When Paparazzi isn't enough
Paparazzi renders layoutlib output — not identical to real devices for:
- OpenGL/Canvas custom drawing with GPU shaders
- WebView content
- System UI overlays and edge-to-edge with dynamic scrims
For those cases, add a small Maestro or emulator screenshot suite as a secondary gate, not a replacement. Paparazzi catches 90% of Compose/XML regressions at 1% of the CI cost.
Production checklist
- Fixed timestamps in all preview/test composables
- Custom fonts bundled in
src/test/resources - Golden images reviewed in PR diffs, not auto-approved
- Per-module verify on affected modules in CI
- Accessibility semantics tested separately from screenshots
Resources
- Paparazzi documentation
- Paparazzi GitHub repository
- Testing Compose UIs
- Roborazzi screenshot tests
- Compose preview tooling
Frequently asked questions
What is Paparazzi for Android testing?
Paparazzi renders Android layouts and Compose UI on the JVM without an emulator or device. It captures screenshots as golden images and compares future renders against them to detect visual regressions. Tests run in seconds on any machine — no AVD required.

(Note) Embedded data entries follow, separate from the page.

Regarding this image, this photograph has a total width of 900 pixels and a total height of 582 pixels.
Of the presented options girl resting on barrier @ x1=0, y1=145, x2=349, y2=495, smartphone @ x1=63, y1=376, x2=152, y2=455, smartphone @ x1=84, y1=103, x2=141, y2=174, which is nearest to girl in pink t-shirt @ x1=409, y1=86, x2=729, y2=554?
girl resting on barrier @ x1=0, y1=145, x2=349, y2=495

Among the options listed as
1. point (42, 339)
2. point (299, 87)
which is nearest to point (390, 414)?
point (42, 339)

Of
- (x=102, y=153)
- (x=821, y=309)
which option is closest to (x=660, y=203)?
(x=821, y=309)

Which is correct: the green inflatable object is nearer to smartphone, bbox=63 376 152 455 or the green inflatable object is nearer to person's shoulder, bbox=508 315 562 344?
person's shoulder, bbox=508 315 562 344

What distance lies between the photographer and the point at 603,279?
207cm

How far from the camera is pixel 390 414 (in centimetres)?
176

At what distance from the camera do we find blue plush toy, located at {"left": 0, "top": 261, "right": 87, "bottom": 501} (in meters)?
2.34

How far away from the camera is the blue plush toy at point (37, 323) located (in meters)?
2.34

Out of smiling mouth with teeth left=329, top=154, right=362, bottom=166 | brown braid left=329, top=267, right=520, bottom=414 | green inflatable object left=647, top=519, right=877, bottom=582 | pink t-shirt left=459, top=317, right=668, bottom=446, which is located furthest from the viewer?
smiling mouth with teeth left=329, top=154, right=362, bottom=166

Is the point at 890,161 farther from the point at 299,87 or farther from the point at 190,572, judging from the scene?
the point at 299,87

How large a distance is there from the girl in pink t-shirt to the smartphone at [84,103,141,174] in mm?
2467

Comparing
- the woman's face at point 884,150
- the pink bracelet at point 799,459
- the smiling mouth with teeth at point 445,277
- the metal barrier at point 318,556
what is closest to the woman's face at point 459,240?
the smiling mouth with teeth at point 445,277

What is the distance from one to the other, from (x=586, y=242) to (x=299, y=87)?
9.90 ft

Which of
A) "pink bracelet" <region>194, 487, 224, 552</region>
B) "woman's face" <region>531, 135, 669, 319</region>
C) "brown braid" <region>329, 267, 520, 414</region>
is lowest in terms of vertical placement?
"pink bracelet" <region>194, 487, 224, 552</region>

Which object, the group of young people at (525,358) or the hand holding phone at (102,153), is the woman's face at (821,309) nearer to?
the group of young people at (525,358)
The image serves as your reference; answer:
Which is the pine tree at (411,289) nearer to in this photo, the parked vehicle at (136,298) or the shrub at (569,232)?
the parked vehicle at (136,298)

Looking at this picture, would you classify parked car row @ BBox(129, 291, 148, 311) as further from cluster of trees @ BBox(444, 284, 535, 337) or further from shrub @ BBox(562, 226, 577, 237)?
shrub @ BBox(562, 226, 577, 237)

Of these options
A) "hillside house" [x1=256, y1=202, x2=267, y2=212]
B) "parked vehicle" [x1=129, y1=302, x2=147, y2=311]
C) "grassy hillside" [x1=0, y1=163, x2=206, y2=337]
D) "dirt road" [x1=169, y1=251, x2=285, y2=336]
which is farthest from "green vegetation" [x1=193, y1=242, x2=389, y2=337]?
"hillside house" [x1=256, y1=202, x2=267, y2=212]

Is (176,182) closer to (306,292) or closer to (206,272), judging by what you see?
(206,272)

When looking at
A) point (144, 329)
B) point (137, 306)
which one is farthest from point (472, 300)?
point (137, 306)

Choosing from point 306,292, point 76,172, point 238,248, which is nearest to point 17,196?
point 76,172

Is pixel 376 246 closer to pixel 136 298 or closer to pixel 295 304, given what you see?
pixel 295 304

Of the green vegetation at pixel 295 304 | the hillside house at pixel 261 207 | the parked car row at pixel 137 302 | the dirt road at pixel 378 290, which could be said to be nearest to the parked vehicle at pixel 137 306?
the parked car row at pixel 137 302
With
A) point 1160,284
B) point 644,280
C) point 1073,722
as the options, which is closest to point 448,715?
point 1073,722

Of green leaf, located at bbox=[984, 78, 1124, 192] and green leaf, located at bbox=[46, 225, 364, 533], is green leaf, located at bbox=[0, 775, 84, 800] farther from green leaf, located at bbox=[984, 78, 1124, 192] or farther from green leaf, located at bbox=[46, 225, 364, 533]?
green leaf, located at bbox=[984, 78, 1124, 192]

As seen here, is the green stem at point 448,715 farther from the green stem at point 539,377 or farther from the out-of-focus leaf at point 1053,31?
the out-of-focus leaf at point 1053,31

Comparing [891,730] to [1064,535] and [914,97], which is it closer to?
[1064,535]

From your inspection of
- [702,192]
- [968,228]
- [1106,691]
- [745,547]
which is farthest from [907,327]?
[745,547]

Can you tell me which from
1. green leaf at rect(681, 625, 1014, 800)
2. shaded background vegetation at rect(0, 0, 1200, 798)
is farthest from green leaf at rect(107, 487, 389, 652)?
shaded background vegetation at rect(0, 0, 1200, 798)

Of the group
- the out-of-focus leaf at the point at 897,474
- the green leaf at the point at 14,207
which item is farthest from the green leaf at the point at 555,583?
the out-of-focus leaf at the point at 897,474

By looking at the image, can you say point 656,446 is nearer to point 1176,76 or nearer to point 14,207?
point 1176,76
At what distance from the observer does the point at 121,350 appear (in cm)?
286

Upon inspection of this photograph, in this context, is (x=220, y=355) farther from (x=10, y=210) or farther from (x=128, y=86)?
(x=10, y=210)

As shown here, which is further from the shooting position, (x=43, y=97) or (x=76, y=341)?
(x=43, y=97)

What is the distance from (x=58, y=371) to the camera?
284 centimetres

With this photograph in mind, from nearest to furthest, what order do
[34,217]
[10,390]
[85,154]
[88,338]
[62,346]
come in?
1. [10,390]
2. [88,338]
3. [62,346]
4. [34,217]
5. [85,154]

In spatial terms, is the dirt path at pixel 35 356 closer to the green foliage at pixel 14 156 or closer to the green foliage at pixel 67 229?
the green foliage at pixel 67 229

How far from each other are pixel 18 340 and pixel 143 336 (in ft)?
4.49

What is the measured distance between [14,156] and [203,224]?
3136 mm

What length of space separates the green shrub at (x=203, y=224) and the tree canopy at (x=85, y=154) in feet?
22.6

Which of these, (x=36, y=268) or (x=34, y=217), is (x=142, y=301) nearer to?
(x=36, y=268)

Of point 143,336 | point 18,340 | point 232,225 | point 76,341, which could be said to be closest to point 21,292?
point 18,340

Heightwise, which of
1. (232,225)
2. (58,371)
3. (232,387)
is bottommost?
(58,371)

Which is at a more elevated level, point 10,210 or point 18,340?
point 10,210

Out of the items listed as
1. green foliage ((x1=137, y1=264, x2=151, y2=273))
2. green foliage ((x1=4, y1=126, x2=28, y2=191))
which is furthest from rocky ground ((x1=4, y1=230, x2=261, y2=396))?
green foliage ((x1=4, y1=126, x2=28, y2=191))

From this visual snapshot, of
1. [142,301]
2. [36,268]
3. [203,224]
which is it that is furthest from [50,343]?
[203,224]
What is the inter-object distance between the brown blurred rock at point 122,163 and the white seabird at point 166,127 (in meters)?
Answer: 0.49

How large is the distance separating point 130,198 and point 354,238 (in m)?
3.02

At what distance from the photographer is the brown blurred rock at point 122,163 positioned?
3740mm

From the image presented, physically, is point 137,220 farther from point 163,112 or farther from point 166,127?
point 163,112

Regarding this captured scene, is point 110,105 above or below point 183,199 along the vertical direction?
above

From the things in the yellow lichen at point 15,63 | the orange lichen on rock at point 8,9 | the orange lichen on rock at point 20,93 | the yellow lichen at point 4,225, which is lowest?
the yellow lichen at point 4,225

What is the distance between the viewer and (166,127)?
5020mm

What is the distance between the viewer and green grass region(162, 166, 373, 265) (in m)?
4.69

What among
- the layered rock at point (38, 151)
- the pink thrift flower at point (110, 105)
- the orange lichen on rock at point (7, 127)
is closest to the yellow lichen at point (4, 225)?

How is Paparazzi different from emulator screenshot tests?
Paparazzi runs on the JVM using Android resource loading and layout inflation without a real Android runtime. It's faster (milliseconds per test vs seconds on emulator) and runs in standard JVM test tasks. Emulator tests are needed for interactions; Paparazzi is for visual regression of static UI states.
How do you update Paparazzi golden images?
Run ./gradlew recordPaparazziDebug to regenerate all golden images after intentional UI changes. Review the diffs in git before committing. In CI, verifyPaparazziDebug compares renders against committed golden images and fails on any pixel difference.